Наводка: протянуть огромный телефон Зары со сделанной три года назад фотографией Коул и Майлса, мальчик в голубом полосатом комбинезоне достаточно бесполый, чтобы сойти за девочку; эту фотографию Билли загрузила со странички своей сестры в «Фейсбуке».
– Давайте для начала выясним следующее, мэм, – говорит Курчавая. – Я с радостью вам помогу, но сначала вы должны заполнить анкету воссоединения, если только вы уже не зарегистрированы в нашей службе, но в этом случае мне нужен номер вашей карточки социального страхования и… – Конец фразы теряется в истошном крике одной из девочек, которая вбегает в фойе и прячется за плюшевым диваном, на котором сидит страдающая деменцией старая дама, смотрящая на стоянку.
– Это займет всего минуту, – говорит Билли, показывая телефон. – Вы их видели? Пожалуйста! У моей сестры проблемы с психикой, и я должна передать ей лекарство. – Еще одна демонстрация, достать из кармана пузырек, с зелеными и белыми, теми, которые сладкие, таблетками, и потрясти его. – Мне нужно срочно дать их сестре.

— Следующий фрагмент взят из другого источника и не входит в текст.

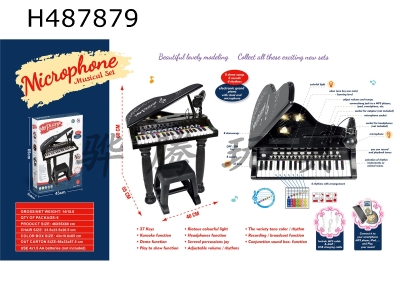 H487879 - 37-key multifunctional piano (black)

– Я не могу раскрывать подобную информацию, – говорит социальная работница. – Вы должны зарегистрироваться у нас. Это сведения личного характера.
– Что важнее, неприкосновенность личности или здоровье и безопасность ребенка? Подумайте о ее дочери. У моей сестры проблемы с головой, она не отдает отчета в своих действиях, а вы, отказываясь мне помочь, подвергаете угрозе ее дочь!
– Пожалуйста, оставьте мне свои координаты, и я их ей передам.
– Вы хотите сказать, она здесь.
– Мэм, я хочу сказать, что если вы оставите мне свои координаты, я их передам, если здесь появится кто-либо, подходящий под ваше описание. Но весь процесс многократно ускорился бы, если бы вы заполнили вот эту анкету. – Она стучит по зеленому бланку на стойке. – Эта система предназначена как раз для того, чтобы помогать таким, как вы и ваша сестра. Но вы должны быть в ней зарегистрированы.
– Мне это не нравится, – говорит Билли. Они это обсуждали, она и меньшее из двух зол, приставленных к ней. Если на Коул и Майлса разослана ориентировка, федералы разыскивают также и ее. Американский жаргон, почерпнутый из телевизора и кино, забавляет ее. Это все равно что попасть в одну из серий «Закон и порядок: специальное мужское подразделение». Однако это означает, что она не покажет этой корове-бюрократке, только притворяющейся любезной, свою несуществующую карточку социального страхования или южно-африканский паспорт и не предоставит какие-либо другие данные о себе.
– Я вас прекрасно понимаю, – с фальшивым сочувствием говорит социальная работница, – но таков порядок. Вы можете обсудить это со своим адво…
Но Билли взрывается. Вулканическая ярость, из ниоткуда.
– Знаешь что? Да пошла ты!.. Вместе со своим высокомерием! Я беспокоюсь о своей сестре! А ты разыгрываешь передо мной чертову «Штази»[25]. Куда подевалось право на неприкосновенность личности? Что стало со свободой информации?
– Полегче, успокойся. – Рядом с ней материализуется пришедшая с улицы Рико. – Приношу свои извинения, моя подруга не в себе, ей пришлось столько вынести. Вы бы нам очень помогли, если бы сказали, видели ли их…
– Воссоединение? Скорее расщепление. Трещина! Раскол! Вот чем вы занимаетесь! Вонючие крысы!
– Уймись! – Рико хватает ее за плечо с такой силой, что останутся синяки, и шипит ей в ухо: – Ты только все испортишь!
Билли вздрагивает. Они с Коул называли это «крапивкой». Частенько делали такое друг дружке. «Девочки, ваши игры слишком жестокие!» Они хватали друг друга за руку, в той сладкой точке прямо под бицепсом. Столько «крапивок» за одни длинные зимние каникулы, когда Коул в четырнадцать лет впервые пошла на осмотр к гинекологу, черно-синие синяки на обеих руках видны под халатом с короткими рукавами, и врач спросил, кто ее избил.
– Это никуда не приведет, – говорит Рико, сверкая улыбкой, словно ножом.
– Я все понимаю, хорошо? – Билли высвобождает руку. – Я все понимаю. – Она выходит на улицу, между бельевыми веревками с обмякшей чужой одеждой, и выуживает из кармана пузырек с таблетками. Опять этот запах. Гниющие цветы и отчаяние.